On September 28, AHI Senior Fellow Mary Nichols, Professor of Political Science at Baylor University, will lecture on the Colgate University campus on “Leaders and Leadership in Thucydides’ History,” a lecture designed to complement Dr. Elizabeth L’Arrivee’s Thucydides reading group, sponsored at Colgate by the AHI.  In October, Professor Paul Gottfried, Raffensperger Professor of Humanities Emeritus at Elizabethtown College, an expert on conservatism and European intellectual history, the man often credited with coining the term “alt-right,” will deliver lectures on October 25 in two Hamilton College classes, in Frisk’s “Modern Conservative Politics” class and Dr. Alfred Kelly’s seminar “Nazi Germany.” The following day the AHI will be hosting a reception for Dr. Gottfried and a Leadership Dinner for AHI undergraduate fellows during which they will discuss the meaning of fascism from a prescribed chapter from Gottfried’s monograph.  For Veterans Day, Colonel David Maxwell, Associate Director of the Center for Security Studies and the Security Studies Program at Georgetown University, will give the Fifth Annual General Josiah Bunting III Veterans Day Lecture. It will focus on North Korea and be held at Hamilton College. (All events are listed on the AHI calendar at www.theahi.org.)

AHI’s James Bradfield

The AHI student newsletter, Enquiry, continues to thrive and provides an expansive forum for AHI undergraduates to think and speak freely on controversial issues. Sam Benevelli, the new editor-in-chief, was introduced at the event and expressed her excitement over her role, encouraging students in the audience to get involved. Additionally, Douglas Ambrose’s edited volume of Eugene Genovese’s last book, The Sweetness of Life: Southern Planters at Home, by Cambridge University Press, is scheduled for release on October 5, 2017. AHI’s efforts in establishing a repository for Genovese’s books and papers, which were bequeathed by Genovese, one of this country’s most influential historians, continue apace. The AHI plans to announce the completion of a catalogue of these items, to be posted on the website, in October.
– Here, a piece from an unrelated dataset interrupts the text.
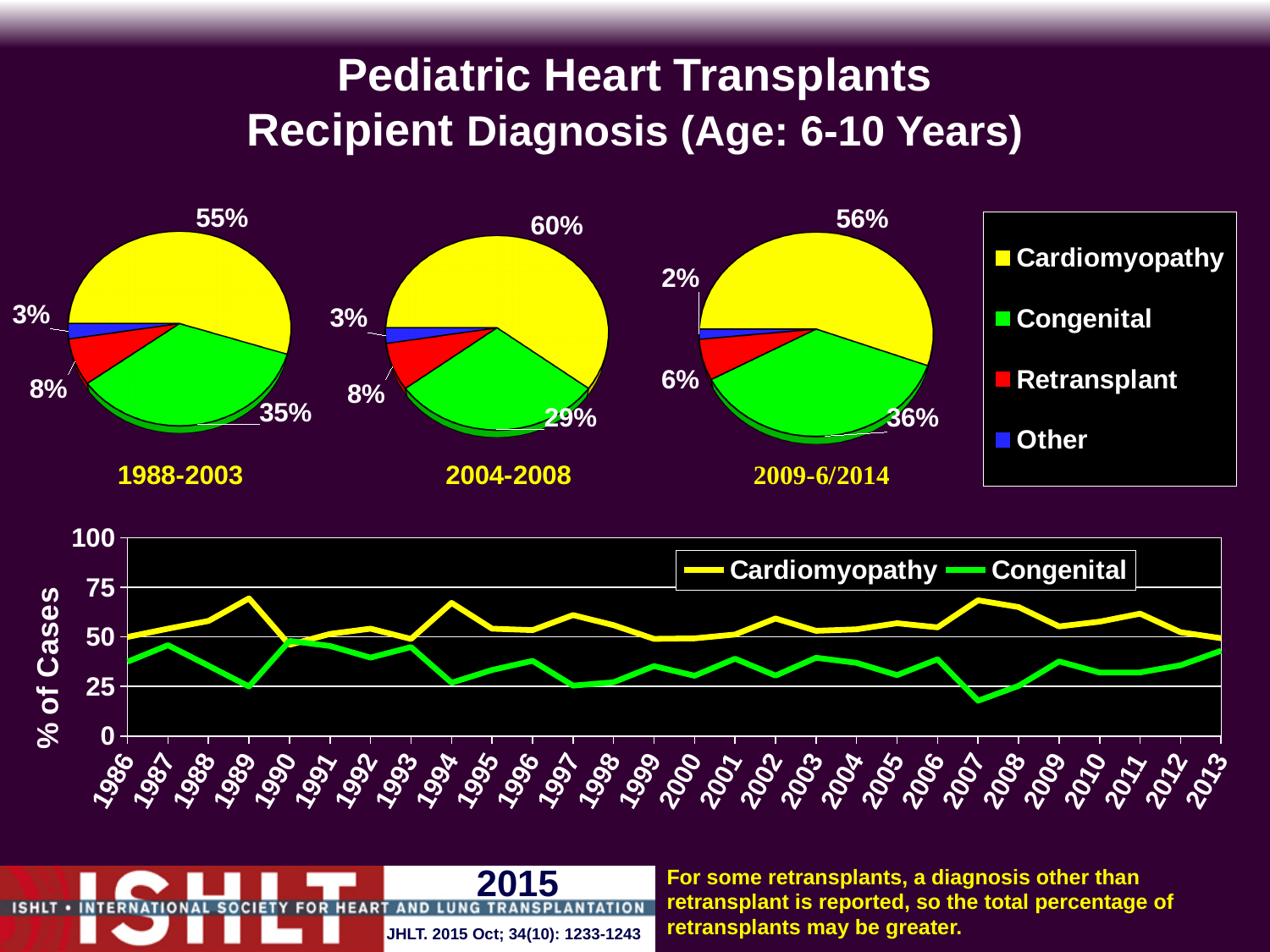
In the 2009-6/2014 pie chart, which diagnosis has the smallest share? Other How many diagnosis categories does the pie chart legend list? 4 Is the Cardiomyopathy share larger in the 2004-2008 pie chart or the 2009-6/2014 pie chart? 2004-2008 In the 1988-2003 pie chart, what is the difference between the Cardiomyopathy and Congenital percentages? 20% In the bottom line chart, is the Cardiomyopathy value for 1989 greater or less than 50? greater In the bottom line chart, how many series does the legend list? 2 What type of chart is the bottom chart showing % of Cases by year? Line chart In the 2004-2008 pie chart, which diagnosis has the largest share? Cardiomyopathy In the bottom line chart, is the Congenital value for 2007 greater or less than 25? less In the 2009-6/2014 pie chart, what percentage is Retransplant? 6% In the 2004-2008 pie chart, what percentage is Congenital? 29% In the 1988-2003 pie chart, what percentage is Cardiomyopathy? 55%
At the beginning of the Tenth Anniversary celebration, AHI principals recalled the origins of the AHI.  Professor Paquette spoke of the seed of the organization being planted in a lunch conversation he had with Carl B. Menges more than fifteen years ago, when Mr. Menges was a member of Hamilton College’s board of trustees.  Economics professor emeritus and AHI charter fellow James Bradfield spoke about the germination of the seed in a demanding interdisciplinary seminar, “The Idea and Institution of Property,” co-taught with Paquette at Hamilton College. The course ran for five years and covered issues that ranged from the debates between Aristotle and Plato about which form of property undergirds the best regime to the controversial Supreme Court case Kelo v. New London (2005).  Bradfield traveled with his wife Alice from their home in Inlet, in the Adirondacks, for the celebration.
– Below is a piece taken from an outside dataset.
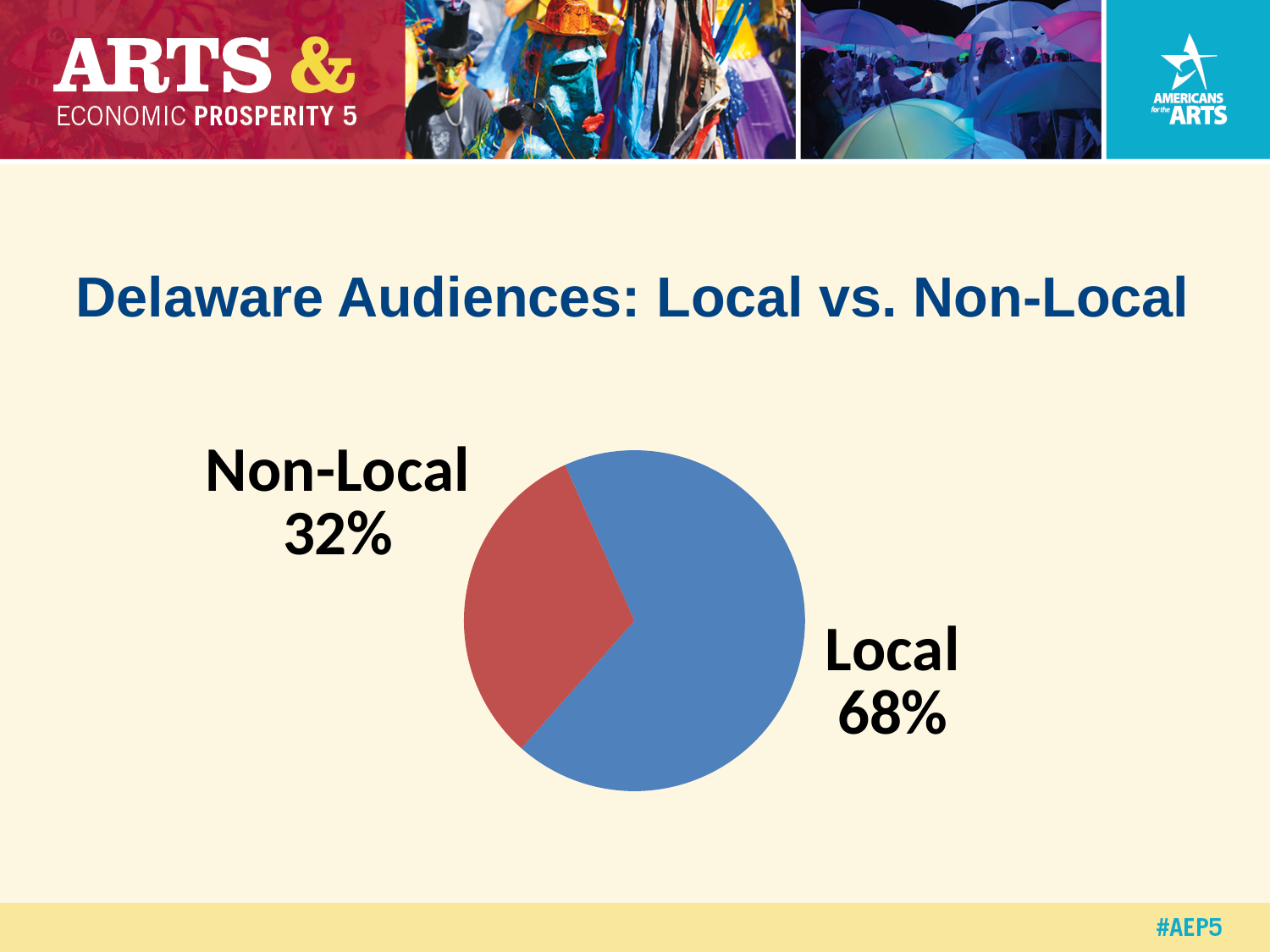
What kind of chart is shown on the slide? Pie chart Is the Local share greater or less than 50%? greater Which slice of the pie is the largest? Local What share of Delaware audiences is Non-Local? 32% What share of Delaware audiences is Local? 68% What colour is the Non-Local slice of the pie? Red What is the title of the slide's chart? Delaware Audiences: Local vs. Non-Local Which slice of the pie is the smallest? Non-Local How many slices does the pie chart have? 2 Which is larger, the Local share or the Non-Local share? Local What do the Local and Non-Local shares add up to? 100% What is the difference in percentage points between the Local and Non-Local shares? 36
In reflecting on the past ten years, Paquette underscored the collective effort that went into the making of the independent organization once Hamilton College decided it wanted to get out from under the original agreement that would have established an Alexander Hamilton Center on campus.  “Much blood and sweat,” he observed “has been poured into an organization that now has national recognition and sponsors events coast to coast.  We have much to be thankful for.”  To judge by the turnout and enthusiastic response to Professor Ambrose’s lecture, the AHI will have more than one decennial celebration.